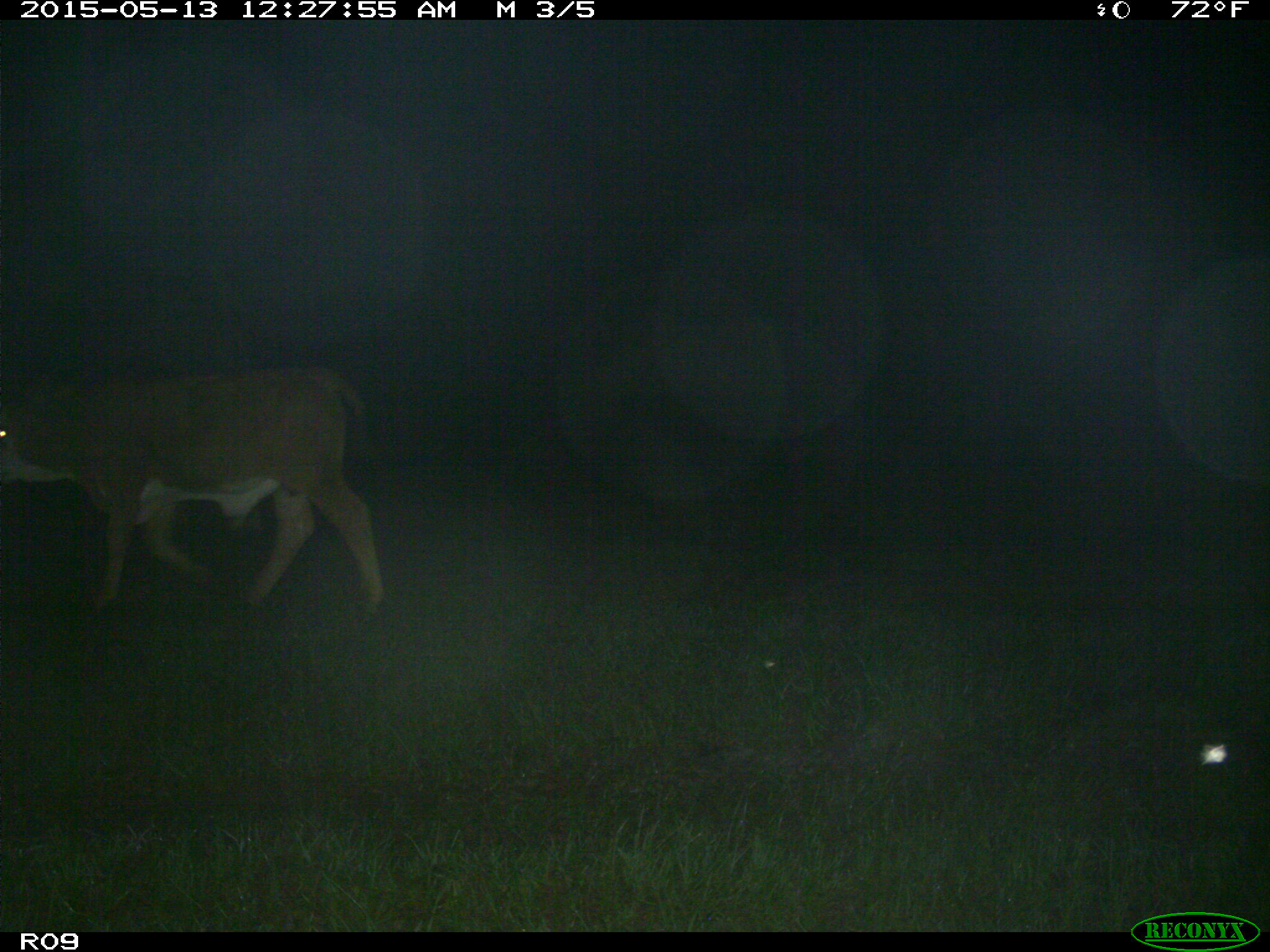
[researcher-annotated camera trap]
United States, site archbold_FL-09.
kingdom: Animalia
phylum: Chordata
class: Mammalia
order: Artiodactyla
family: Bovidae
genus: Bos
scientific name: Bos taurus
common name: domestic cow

__________

What you output must match the data exactly, apart from the pictures, which are left out.

■ Finished task ■
[researcher-annotated camera trap]
United States, site archbold_FL-09.
kingdom: Animalia
phylum: Chordata
class: Mammalia
order: Artiodactyla
family: Bovidae
genus: Bos
scientific name: Bos taurus
common name: domestic cow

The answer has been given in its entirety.